(Excerpts from a spatial reasoning dataset)
..........

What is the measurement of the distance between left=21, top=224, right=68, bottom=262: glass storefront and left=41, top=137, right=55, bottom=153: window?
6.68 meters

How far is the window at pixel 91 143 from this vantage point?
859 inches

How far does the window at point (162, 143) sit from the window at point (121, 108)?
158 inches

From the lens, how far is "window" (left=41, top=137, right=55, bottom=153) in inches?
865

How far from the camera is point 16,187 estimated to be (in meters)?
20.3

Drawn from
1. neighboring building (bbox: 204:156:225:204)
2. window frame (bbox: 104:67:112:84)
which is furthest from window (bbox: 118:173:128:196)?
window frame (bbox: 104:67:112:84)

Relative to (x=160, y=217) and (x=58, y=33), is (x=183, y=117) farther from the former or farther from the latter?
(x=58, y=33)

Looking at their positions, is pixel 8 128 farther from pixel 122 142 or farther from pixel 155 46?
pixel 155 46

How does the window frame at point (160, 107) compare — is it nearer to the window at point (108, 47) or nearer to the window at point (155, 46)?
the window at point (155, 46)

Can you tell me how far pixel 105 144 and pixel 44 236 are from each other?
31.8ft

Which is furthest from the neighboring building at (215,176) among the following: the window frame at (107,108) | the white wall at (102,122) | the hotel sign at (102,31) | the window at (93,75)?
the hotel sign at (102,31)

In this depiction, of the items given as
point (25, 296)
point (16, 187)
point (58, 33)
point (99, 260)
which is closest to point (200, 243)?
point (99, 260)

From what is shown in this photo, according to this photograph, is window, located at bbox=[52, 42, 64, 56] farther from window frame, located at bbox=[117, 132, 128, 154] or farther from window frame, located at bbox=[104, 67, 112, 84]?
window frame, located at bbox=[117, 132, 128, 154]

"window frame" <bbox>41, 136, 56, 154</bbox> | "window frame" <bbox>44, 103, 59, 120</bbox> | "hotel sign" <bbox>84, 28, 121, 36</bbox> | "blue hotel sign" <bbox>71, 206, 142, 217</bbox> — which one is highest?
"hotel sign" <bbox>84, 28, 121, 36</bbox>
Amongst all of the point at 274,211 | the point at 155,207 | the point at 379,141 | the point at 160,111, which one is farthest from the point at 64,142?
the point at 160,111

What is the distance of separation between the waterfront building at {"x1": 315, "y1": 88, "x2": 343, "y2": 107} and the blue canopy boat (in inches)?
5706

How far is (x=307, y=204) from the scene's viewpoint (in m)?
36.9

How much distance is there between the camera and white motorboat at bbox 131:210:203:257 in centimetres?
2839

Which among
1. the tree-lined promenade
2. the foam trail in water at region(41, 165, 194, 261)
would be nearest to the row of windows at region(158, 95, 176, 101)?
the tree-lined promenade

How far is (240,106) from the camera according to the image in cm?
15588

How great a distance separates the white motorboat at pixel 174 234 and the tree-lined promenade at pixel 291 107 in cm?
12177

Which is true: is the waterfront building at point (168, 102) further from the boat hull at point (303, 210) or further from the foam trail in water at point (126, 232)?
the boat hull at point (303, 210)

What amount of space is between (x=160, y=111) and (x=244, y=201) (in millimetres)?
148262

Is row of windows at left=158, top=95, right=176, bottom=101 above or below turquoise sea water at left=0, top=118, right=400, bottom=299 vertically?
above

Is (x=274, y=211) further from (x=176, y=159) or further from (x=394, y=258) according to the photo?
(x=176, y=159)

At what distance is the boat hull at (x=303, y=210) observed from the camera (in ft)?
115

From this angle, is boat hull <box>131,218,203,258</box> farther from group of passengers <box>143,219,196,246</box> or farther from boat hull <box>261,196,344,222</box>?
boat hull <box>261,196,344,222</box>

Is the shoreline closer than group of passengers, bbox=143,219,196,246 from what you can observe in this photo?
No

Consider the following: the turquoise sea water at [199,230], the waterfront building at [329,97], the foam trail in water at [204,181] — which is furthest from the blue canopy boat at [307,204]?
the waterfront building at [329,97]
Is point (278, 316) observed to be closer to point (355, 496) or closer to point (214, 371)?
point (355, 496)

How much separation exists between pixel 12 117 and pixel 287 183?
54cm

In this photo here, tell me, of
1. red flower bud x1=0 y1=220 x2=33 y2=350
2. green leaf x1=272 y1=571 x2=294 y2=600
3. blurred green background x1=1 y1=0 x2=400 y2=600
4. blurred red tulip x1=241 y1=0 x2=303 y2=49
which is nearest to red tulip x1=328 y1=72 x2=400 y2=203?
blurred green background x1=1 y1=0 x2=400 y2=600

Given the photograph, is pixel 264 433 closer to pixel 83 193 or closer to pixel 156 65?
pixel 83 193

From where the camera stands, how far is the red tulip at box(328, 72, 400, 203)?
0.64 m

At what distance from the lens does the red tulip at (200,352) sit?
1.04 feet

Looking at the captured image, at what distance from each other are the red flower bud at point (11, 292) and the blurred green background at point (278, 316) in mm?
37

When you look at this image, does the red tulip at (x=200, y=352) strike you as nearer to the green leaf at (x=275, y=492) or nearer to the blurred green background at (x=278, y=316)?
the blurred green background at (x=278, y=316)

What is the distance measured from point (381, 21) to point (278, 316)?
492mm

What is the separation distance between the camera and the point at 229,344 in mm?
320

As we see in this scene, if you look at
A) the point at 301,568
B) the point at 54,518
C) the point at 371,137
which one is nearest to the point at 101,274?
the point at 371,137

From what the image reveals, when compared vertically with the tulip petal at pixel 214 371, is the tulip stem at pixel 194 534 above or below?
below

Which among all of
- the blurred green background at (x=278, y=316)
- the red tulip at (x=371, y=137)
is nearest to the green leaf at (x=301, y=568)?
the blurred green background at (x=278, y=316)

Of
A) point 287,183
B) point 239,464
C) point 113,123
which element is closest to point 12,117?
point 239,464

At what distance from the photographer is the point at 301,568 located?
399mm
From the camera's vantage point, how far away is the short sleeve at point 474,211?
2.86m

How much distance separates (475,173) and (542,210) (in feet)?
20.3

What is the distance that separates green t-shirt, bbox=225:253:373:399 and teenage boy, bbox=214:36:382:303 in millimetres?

..........

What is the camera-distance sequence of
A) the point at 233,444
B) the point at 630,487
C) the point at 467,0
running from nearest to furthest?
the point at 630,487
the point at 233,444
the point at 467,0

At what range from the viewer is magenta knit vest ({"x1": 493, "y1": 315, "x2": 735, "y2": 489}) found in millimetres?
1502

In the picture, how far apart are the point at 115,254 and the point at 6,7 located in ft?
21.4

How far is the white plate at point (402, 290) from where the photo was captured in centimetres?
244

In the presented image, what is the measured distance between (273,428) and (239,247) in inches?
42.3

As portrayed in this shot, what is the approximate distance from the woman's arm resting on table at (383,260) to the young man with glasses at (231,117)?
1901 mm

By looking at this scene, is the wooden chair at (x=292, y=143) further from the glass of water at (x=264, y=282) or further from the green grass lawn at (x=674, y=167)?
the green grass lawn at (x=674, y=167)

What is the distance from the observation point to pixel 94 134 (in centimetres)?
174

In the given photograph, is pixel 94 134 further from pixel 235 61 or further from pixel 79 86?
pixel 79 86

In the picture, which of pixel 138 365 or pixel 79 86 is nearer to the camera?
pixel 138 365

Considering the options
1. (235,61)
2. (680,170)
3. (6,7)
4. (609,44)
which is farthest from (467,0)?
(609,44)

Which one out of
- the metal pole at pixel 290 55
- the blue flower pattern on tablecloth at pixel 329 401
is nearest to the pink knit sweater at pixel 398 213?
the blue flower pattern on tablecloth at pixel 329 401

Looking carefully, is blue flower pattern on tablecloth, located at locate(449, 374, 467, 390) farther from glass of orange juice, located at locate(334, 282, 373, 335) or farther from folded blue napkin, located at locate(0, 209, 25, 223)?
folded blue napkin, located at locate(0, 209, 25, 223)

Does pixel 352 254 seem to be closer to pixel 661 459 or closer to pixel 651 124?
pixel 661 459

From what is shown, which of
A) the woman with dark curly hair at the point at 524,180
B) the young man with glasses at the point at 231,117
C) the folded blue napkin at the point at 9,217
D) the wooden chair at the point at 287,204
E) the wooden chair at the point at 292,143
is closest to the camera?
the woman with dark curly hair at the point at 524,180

..........

▶ **Work required**: Please locate each line in the material that contains the word "woman", and copy those lines out.

▶ **The response**:
As portrayed in this shot, what is the approximate distance from the woman's arm resting on table at (383,260) to the young man with glasses at (231,117)?
A) the woman with dark curly hair at the point at 524,180
the woman with dark curly hair at the point at 524,180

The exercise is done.